Improved atmospheric acid leaching (AL) of complex, low grade nickel (Ni) laterite ores warrants greater knowledge of the exact processes underpinning Ni and pay metal cobalt (Co) extraction rates, acid consumption and pulp handleability. In this study, the influence of agitation rate (600–1000 rpm) and temperature (70 and 95 °C) on the isothermal, batch acid leaching and rheological behaviour of saprolitic Ni laterite slurry (40 wt.% solid) was investigated over 4 h at pH 1. The leaching behaviour was distinctly incongruent and reflected strong temperature-dependent Ni/Co extraction, acid consumption and the proliferation of gangue minerals' constituent elements (e.g., Na, Mg, Al, Fe). Whilst the total mass of acid consumed per ton of dry ore processed was greater at higher temperature, the total kg acid consumed per kg Ni and Co extracted was markedly lower. In all cases, the slurries displayed time-dependent, non-Newtonian, shear thinning rheological behaviour. The pulp viscosities and shear yield stresses were generally greater at lower than at higher temperature, with both increasing dramatically in the course of 4 h leaching.

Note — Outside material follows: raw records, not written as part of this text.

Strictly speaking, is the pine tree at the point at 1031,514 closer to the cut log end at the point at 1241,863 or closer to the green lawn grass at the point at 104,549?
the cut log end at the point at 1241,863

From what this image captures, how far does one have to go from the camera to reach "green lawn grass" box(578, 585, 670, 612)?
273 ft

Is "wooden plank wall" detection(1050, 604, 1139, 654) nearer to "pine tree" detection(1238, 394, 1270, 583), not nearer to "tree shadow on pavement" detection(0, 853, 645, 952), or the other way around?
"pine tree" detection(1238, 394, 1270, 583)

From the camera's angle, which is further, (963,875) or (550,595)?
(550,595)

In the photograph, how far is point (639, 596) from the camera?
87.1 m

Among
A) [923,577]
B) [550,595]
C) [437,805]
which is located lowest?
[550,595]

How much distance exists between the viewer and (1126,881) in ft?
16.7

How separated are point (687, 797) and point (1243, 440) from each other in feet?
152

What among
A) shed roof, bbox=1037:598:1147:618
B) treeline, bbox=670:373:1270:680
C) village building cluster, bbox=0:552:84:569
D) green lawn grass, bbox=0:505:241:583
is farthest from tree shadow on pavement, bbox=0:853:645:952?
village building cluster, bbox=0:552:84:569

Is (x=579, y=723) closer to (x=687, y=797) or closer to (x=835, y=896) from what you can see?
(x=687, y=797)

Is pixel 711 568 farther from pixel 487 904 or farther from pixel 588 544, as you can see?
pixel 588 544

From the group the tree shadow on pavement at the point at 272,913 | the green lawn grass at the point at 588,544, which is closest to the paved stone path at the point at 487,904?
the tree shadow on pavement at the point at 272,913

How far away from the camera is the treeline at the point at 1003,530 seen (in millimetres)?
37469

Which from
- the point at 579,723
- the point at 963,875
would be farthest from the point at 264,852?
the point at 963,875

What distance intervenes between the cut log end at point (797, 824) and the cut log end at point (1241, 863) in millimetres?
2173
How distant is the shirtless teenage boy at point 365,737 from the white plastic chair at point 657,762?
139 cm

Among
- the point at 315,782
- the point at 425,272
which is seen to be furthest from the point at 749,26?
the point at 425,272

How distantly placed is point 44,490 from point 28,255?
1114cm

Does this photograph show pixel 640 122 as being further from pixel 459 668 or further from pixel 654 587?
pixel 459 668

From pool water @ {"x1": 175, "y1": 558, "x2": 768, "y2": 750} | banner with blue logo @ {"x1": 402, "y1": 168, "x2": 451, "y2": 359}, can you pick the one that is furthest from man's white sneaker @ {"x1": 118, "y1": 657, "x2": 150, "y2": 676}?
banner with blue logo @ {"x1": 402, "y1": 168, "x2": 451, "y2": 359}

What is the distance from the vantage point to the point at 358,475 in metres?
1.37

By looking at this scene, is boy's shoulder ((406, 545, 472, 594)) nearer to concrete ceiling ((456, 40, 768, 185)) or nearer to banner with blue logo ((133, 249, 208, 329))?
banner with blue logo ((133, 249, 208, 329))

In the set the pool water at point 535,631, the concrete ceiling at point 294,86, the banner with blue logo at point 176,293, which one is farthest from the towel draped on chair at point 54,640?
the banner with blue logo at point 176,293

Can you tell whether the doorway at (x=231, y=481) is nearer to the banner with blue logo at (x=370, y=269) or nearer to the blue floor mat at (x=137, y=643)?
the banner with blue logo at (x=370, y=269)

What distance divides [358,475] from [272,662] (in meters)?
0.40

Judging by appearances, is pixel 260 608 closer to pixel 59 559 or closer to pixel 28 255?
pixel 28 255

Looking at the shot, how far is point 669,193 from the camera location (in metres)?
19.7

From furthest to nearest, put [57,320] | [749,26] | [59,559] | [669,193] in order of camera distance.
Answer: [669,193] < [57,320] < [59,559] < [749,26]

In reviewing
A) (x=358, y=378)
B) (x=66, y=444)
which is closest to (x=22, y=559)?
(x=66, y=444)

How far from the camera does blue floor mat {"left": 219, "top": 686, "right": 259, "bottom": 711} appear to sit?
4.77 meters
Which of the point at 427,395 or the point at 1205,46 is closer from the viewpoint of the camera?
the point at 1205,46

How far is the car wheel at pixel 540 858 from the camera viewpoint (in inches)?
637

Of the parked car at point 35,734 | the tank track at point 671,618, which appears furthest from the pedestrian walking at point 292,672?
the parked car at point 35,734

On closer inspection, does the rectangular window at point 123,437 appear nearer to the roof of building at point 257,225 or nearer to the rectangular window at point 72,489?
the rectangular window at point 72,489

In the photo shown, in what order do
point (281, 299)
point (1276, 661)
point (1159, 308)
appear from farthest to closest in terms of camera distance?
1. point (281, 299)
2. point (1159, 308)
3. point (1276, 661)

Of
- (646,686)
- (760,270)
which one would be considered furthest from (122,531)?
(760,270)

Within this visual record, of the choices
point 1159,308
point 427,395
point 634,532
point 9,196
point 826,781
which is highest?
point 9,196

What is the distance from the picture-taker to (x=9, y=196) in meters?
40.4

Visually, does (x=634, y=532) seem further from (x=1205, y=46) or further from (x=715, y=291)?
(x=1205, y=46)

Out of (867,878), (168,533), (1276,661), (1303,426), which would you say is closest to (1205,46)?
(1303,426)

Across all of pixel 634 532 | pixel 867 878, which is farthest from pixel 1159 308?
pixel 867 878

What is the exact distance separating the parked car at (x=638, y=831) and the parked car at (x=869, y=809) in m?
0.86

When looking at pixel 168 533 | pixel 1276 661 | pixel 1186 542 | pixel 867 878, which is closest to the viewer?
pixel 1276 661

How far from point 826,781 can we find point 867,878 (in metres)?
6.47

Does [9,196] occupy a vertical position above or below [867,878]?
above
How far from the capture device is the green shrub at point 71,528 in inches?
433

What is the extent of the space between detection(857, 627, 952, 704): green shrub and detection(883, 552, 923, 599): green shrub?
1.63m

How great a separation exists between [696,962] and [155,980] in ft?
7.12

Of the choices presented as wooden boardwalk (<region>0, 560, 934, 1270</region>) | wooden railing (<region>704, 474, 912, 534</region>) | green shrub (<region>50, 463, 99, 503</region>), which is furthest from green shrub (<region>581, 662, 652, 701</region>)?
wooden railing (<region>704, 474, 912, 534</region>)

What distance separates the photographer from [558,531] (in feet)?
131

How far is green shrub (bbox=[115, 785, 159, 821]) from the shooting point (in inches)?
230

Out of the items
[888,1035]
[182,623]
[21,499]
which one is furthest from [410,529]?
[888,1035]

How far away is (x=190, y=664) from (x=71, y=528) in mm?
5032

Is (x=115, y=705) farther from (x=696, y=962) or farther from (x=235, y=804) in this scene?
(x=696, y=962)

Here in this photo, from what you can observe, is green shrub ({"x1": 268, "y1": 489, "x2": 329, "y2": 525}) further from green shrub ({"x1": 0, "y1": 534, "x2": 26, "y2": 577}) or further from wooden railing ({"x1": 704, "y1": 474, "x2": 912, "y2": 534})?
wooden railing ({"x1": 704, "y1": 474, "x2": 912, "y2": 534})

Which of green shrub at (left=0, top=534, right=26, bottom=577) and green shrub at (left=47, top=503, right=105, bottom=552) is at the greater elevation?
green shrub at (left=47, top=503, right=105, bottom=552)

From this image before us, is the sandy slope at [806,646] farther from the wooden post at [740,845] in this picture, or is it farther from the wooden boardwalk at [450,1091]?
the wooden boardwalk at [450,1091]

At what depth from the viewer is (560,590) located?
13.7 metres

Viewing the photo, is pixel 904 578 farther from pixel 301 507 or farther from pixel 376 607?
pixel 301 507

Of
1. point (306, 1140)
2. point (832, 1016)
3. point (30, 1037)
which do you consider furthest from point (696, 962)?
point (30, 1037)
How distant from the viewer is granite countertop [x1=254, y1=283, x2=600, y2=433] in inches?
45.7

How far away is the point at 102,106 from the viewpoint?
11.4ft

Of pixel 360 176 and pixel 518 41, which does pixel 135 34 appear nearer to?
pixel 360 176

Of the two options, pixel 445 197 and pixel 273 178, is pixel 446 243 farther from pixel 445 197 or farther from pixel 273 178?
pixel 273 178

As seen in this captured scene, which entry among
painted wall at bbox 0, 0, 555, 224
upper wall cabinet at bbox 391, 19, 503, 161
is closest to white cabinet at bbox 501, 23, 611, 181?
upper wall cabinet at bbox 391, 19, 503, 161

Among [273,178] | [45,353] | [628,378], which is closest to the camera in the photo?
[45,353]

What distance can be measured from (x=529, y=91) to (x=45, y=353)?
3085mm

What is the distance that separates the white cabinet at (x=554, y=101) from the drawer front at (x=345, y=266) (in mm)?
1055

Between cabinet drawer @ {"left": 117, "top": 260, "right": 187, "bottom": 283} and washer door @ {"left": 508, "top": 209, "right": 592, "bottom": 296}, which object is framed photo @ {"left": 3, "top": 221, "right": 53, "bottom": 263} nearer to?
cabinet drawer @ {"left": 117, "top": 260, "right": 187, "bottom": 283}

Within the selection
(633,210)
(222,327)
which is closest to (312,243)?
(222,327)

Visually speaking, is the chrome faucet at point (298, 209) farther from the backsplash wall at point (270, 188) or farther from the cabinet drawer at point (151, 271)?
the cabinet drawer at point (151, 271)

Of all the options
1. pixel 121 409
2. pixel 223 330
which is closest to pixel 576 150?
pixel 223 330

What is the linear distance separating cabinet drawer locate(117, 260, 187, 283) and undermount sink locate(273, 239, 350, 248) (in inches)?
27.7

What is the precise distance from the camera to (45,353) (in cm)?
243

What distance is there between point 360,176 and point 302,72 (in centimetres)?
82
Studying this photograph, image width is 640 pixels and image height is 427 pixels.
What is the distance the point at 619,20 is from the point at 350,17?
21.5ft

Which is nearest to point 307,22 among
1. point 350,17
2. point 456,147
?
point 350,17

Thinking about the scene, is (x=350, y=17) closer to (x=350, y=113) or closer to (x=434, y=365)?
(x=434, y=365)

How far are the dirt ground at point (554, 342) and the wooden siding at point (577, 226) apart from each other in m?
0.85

Agitation rate in the range 600–1000 rpm had no noticeable impact on Ni and Co leaching rates, confirming the insignificance of volume diffusion limitation. Although high pulp shear viscosities in the range 37–120 mPa s were observed in the course of leaching, they did not have an impact on Ni and Co leaching mechanisms and kinetics from the saprolitic laterite ore. The mechanism of saprolitic laterite ore leaching appears to follow a chemical reaction controlled, shrinking core model with apparent activation energies of 75.5 ± 3.8 and 81.2 ± 4.1 kJ/mol, respectively, for the release of Ni and Co.